Snapchat’s Snap Map debuted in June this year, but it wasn’t until Harvey flooded Texas in late August that the nifty location-sharing tool finally got its moment in the sun (no pun intended).

For the uninitiated, what Snap Map does is allow you to see on a map where your friends are. They would be illustrated by cute little caricatures called Actionmoji. You can select who can see your location – every friend of yours or a select few – and there’s even a ‘Ghost Mode’ for all those times when you don’t want to share your coordinates.

And yet, Snapchat received a lot of flak from privacy advocates who were quick to declare this new feature as creepy and hailed it as a stalker’s paradise.

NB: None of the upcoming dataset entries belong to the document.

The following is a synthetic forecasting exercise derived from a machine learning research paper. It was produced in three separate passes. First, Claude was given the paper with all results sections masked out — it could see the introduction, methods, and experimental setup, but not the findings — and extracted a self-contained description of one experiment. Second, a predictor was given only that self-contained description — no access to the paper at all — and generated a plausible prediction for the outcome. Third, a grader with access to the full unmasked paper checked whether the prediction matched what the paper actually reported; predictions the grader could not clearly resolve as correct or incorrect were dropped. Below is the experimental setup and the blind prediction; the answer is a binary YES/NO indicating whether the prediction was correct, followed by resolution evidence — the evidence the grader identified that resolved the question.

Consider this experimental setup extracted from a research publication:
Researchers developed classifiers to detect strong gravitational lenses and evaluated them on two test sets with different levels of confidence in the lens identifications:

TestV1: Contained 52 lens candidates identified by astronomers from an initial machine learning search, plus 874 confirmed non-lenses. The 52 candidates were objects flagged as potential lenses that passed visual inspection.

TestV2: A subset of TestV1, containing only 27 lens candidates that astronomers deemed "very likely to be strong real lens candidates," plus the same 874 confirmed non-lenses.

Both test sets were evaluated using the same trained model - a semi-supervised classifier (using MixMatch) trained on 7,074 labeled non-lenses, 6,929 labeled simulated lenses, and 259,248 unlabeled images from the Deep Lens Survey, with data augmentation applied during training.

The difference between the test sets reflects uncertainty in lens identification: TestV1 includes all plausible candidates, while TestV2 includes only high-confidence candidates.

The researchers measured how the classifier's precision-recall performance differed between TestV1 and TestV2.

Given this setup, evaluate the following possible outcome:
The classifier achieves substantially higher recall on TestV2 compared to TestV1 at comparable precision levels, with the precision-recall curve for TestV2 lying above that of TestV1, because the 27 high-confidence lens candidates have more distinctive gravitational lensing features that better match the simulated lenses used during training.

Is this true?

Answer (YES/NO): NO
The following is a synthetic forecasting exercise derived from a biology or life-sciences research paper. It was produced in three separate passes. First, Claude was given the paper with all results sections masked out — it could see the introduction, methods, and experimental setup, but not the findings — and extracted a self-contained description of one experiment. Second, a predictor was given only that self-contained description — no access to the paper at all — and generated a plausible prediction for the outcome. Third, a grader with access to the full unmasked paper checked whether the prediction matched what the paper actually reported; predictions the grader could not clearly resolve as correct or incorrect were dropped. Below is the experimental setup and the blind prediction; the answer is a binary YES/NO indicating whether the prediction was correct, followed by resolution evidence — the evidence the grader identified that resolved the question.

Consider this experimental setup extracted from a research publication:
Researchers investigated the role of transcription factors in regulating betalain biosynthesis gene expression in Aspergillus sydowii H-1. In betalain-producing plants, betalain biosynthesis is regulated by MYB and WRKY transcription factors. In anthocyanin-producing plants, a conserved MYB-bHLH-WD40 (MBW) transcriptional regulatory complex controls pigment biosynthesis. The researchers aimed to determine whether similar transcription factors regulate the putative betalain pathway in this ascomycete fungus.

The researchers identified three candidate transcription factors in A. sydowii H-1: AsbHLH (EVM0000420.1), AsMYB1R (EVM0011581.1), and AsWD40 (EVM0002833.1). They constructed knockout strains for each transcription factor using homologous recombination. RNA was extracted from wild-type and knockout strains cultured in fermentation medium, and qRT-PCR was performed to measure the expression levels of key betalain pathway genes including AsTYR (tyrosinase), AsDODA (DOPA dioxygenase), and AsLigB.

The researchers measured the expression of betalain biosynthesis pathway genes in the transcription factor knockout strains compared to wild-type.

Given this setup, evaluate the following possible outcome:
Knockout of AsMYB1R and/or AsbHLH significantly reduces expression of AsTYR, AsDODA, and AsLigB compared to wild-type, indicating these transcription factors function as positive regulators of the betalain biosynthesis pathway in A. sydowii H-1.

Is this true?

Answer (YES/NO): YES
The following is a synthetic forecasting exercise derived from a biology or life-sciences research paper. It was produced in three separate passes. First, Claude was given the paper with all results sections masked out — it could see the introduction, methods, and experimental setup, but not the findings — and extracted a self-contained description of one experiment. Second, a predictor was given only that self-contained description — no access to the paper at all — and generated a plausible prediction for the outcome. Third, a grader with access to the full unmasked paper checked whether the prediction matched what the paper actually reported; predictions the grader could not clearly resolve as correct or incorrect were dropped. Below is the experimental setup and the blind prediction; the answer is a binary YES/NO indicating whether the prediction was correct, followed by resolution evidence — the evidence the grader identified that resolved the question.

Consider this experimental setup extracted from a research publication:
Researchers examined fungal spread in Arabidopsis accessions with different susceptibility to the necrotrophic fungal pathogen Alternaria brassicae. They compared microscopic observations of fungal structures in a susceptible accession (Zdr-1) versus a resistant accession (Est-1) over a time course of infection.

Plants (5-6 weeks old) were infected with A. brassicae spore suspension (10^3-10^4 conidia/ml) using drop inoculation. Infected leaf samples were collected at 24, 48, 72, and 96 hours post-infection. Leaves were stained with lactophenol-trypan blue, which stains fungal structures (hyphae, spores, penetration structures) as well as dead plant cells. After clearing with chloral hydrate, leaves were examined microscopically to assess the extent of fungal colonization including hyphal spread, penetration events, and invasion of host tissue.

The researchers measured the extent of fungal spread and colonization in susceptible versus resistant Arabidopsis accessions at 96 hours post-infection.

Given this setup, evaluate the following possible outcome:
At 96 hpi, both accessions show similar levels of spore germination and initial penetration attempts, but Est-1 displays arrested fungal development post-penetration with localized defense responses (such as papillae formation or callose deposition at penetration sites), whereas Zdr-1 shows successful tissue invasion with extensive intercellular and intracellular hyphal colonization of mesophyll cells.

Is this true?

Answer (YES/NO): NO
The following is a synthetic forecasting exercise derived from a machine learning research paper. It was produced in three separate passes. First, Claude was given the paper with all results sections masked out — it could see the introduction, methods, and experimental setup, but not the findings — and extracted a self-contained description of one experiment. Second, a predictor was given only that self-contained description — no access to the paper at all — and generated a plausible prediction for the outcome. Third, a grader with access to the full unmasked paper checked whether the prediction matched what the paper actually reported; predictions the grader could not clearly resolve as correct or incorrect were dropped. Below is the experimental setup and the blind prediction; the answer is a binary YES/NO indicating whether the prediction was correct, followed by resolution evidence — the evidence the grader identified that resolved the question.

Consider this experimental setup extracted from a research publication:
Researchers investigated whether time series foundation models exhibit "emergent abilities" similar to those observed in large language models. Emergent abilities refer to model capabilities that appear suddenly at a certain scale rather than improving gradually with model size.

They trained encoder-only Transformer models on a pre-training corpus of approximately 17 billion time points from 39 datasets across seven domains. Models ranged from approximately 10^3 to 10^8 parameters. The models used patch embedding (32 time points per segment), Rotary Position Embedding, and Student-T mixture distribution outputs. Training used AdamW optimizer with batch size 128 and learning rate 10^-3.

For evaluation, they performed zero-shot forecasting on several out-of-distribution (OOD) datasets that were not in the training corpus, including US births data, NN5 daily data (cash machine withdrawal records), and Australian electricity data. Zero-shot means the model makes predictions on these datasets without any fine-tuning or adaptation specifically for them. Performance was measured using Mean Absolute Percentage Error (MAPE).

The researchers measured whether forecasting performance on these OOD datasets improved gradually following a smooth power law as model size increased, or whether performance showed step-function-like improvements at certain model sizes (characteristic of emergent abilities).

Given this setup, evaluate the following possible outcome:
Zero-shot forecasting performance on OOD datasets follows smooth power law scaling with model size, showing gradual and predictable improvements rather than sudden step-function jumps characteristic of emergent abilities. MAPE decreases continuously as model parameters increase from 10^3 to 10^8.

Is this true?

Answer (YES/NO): NO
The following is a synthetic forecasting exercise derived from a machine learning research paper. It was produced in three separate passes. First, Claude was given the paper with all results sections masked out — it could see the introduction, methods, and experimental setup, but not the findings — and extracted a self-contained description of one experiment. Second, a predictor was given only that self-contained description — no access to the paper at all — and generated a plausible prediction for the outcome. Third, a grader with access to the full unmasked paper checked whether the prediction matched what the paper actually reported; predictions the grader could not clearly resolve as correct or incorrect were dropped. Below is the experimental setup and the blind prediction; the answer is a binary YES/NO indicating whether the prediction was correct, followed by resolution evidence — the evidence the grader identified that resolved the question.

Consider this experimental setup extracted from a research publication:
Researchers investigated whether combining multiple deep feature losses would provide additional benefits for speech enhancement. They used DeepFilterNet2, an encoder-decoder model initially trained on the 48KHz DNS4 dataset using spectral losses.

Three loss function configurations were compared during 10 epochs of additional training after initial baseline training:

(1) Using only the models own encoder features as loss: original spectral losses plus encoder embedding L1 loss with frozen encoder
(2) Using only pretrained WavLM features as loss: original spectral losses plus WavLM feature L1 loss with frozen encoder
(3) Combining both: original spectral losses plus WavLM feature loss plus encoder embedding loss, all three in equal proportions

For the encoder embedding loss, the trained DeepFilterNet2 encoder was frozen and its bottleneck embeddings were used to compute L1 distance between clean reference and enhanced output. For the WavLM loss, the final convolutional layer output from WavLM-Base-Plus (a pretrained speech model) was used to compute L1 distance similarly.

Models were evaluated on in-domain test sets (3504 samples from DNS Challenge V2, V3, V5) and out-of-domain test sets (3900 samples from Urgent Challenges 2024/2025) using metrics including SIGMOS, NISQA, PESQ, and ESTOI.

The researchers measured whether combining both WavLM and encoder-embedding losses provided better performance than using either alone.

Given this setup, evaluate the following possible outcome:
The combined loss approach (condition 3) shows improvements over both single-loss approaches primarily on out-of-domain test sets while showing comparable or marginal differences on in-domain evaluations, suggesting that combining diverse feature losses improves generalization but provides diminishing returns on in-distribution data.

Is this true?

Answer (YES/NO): NO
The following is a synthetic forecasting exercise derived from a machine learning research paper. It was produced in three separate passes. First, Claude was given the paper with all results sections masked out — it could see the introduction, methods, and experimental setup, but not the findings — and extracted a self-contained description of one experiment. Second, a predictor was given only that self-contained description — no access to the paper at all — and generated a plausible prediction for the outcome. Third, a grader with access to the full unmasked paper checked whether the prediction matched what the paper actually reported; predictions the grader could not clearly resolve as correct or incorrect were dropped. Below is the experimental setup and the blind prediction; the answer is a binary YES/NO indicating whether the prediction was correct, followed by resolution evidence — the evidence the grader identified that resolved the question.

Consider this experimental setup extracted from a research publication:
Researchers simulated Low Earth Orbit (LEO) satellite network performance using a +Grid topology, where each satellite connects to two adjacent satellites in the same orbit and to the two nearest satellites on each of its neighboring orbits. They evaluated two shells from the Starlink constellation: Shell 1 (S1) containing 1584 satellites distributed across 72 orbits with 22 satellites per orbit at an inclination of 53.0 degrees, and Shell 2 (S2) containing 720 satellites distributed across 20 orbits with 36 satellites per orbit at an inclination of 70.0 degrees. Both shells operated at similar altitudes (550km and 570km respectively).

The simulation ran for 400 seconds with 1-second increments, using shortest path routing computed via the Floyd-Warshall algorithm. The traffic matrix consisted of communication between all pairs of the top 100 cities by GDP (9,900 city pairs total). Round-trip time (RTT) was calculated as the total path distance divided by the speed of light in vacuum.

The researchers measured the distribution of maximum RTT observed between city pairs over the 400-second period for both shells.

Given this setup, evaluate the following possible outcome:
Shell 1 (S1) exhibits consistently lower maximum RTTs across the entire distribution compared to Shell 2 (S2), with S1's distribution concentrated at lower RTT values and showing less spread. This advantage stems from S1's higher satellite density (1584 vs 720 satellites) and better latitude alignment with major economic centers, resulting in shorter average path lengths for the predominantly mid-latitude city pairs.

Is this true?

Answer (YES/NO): NO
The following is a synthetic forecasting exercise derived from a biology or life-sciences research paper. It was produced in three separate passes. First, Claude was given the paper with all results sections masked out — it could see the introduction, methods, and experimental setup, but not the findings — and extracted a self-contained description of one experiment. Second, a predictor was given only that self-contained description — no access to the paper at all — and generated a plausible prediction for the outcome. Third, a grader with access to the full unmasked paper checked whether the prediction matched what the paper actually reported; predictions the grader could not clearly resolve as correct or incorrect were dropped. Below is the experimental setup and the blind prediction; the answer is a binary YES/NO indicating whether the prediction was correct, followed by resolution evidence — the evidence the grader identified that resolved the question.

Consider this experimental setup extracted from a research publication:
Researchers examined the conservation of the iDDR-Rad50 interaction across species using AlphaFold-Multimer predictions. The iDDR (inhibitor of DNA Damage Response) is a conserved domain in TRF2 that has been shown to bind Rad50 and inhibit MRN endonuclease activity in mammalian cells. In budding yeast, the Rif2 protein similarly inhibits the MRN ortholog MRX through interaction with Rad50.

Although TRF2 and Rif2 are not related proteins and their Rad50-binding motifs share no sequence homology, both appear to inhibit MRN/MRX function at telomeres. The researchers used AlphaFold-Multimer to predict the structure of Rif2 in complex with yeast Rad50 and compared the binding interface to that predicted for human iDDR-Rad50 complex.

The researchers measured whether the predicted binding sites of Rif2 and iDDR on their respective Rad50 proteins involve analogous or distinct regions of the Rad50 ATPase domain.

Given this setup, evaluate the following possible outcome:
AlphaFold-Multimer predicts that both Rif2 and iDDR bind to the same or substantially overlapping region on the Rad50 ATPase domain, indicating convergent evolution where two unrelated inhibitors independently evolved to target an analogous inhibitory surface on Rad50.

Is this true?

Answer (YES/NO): YES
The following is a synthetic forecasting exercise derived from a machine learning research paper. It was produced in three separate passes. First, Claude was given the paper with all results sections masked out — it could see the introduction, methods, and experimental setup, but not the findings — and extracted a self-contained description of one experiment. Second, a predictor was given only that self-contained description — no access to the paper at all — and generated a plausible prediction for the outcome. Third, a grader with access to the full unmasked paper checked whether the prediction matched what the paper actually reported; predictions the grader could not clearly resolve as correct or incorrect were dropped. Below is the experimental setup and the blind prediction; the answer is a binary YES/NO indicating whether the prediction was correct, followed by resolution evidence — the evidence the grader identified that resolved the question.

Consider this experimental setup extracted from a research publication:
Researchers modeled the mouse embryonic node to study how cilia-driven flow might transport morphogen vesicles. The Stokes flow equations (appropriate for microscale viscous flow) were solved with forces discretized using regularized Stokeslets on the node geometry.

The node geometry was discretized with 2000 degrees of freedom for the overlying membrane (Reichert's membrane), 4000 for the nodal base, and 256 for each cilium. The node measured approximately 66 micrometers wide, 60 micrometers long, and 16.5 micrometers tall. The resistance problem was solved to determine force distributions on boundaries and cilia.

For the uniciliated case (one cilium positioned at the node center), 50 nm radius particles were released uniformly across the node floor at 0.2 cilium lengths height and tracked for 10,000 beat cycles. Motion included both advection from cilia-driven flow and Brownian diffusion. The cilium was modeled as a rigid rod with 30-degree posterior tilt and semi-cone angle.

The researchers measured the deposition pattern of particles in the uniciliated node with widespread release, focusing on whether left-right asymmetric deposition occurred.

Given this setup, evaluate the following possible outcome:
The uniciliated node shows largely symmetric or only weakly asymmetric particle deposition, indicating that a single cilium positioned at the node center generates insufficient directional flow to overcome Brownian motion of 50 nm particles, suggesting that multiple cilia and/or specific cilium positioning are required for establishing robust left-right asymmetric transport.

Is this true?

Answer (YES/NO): NO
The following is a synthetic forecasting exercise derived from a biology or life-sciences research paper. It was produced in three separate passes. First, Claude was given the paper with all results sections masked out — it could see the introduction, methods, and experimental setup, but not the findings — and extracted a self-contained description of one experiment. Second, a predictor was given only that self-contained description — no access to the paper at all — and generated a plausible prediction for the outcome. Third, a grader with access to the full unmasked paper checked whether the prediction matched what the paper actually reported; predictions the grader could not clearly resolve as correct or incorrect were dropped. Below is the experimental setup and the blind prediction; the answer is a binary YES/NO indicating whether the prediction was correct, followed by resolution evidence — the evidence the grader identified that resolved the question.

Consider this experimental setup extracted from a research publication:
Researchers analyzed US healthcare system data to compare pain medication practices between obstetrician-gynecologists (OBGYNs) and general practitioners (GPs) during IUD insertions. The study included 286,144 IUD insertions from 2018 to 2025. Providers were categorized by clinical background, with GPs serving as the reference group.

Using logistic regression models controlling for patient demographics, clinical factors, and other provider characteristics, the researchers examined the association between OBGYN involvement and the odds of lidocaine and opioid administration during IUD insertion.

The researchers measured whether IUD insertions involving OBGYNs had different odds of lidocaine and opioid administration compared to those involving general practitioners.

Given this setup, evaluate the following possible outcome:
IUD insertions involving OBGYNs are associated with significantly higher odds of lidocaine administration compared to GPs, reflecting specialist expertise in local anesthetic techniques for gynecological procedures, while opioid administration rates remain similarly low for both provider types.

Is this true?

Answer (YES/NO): NO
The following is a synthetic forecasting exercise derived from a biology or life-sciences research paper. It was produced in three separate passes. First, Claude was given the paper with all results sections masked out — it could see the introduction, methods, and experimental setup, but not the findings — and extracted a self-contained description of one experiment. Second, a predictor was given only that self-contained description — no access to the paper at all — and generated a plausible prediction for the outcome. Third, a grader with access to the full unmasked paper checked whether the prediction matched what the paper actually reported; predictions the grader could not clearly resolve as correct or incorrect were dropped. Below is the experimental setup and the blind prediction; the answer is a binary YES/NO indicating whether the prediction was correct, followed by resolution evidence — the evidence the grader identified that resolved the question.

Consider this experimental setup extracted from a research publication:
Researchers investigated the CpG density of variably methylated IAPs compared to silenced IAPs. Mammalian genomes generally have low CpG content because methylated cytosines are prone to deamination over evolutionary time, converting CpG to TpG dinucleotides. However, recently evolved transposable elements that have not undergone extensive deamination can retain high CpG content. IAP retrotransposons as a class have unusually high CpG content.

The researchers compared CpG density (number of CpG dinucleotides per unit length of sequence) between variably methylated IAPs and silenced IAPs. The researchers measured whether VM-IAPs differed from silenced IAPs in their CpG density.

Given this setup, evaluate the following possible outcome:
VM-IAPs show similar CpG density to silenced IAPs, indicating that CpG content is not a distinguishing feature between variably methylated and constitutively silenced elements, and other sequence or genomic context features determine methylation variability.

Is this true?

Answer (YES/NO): YES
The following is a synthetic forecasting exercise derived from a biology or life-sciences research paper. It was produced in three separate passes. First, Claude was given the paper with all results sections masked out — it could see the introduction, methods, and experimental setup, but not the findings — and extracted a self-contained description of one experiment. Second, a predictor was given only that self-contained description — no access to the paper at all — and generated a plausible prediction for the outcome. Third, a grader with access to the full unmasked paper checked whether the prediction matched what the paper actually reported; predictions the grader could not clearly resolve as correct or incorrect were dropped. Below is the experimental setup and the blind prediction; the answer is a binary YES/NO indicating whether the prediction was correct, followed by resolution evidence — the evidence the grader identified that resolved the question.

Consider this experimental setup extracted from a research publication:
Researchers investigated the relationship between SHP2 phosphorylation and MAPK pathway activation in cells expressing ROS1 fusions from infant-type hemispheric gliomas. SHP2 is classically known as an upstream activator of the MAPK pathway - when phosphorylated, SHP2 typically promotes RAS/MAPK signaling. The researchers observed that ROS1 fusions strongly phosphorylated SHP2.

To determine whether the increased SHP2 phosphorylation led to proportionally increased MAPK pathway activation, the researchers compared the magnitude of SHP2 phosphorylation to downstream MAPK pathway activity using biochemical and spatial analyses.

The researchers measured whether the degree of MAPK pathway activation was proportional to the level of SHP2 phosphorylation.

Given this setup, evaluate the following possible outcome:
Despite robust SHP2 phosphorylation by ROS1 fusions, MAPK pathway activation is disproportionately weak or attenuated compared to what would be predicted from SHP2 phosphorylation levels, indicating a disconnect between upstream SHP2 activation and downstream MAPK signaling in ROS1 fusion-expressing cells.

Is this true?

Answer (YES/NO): YES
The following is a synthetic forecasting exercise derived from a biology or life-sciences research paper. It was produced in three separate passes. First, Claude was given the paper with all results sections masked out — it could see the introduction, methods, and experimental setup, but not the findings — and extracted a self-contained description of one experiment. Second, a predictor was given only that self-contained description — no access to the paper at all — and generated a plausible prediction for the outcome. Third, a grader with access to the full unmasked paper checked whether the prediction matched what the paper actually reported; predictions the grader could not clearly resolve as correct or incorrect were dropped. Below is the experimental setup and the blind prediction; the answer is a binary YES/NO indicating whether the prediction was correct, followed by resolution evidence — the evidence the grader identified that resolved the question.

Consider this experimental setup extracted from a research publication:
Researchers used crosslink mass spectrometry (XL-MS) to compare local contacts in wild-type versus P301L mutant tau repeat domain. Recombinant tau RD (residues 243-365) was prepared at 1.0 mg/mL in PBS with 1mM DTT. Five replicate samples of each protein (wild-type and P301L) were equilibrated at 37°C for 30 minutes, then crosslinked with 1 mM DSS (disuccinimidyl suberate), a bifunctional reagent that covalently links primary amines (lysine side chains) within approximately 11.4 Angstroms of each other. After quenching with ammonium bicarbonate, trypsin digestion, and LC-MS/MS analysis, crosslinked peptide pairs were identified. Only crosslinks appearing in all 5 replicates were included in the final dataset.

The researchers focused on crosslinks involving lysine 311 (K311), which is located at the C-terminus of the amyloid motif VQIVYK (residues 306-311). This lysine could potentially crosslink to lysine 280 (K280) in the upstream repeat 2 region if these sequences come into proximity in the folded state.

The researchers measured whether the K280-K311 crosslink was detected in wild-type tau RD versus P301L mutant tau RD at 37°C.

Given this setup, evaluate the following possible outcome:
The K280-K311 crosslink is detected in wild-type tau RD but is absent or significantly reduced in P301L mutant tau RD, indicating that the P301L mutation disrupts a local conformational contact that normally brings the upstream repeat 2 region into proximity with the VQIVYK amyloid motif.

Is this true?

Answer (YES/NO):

That changed last month when people started looking for a first-hand account of what’s happening in Houston. Snap Map really came into its own via the public ‘Our Story’ feed which shows anonymized, real-time photos and videos from hot spots or trending locations around the world.

In the 86 hours that Harvey unleashed its full fury on Texas, Snap Map’s Our Story stream received between 250,000 to 300,000 submissions. Houston Public Media, in fact, encouraged people trapped in the affected areas to use the service to stay aware and informed.

Since Snap Map’s geotagging tool is quite precise, those in trouble could find out where the nearest shelter was, or where volunteers were distributing food and supplies. People who had evacuated the flooded areas and were worried about their friends and property used the tool to check in on the damage.

One Reddit user posted, “Snapmap (sic) is my lifeline right now. I have close friends in Houston and have been monitoring this for days with a heavy heart from Austin. Thankfully, one just got rescued by coast guard boat!”

Another said, “I’ve been worried about not hearing from my best friend in hours. According to the map, it seems like she’s okay.”

And those who had criticized Snap Map in the past were forced to rethink their decision:

Now, we may not be able to quantify Snap Map’s exact contribution in Harvey relief efforts, but there’s no doubt that the location-based tool has played an invaluable role in humanizing a disaster – for both those who were stricken by it and those who were watching from afar.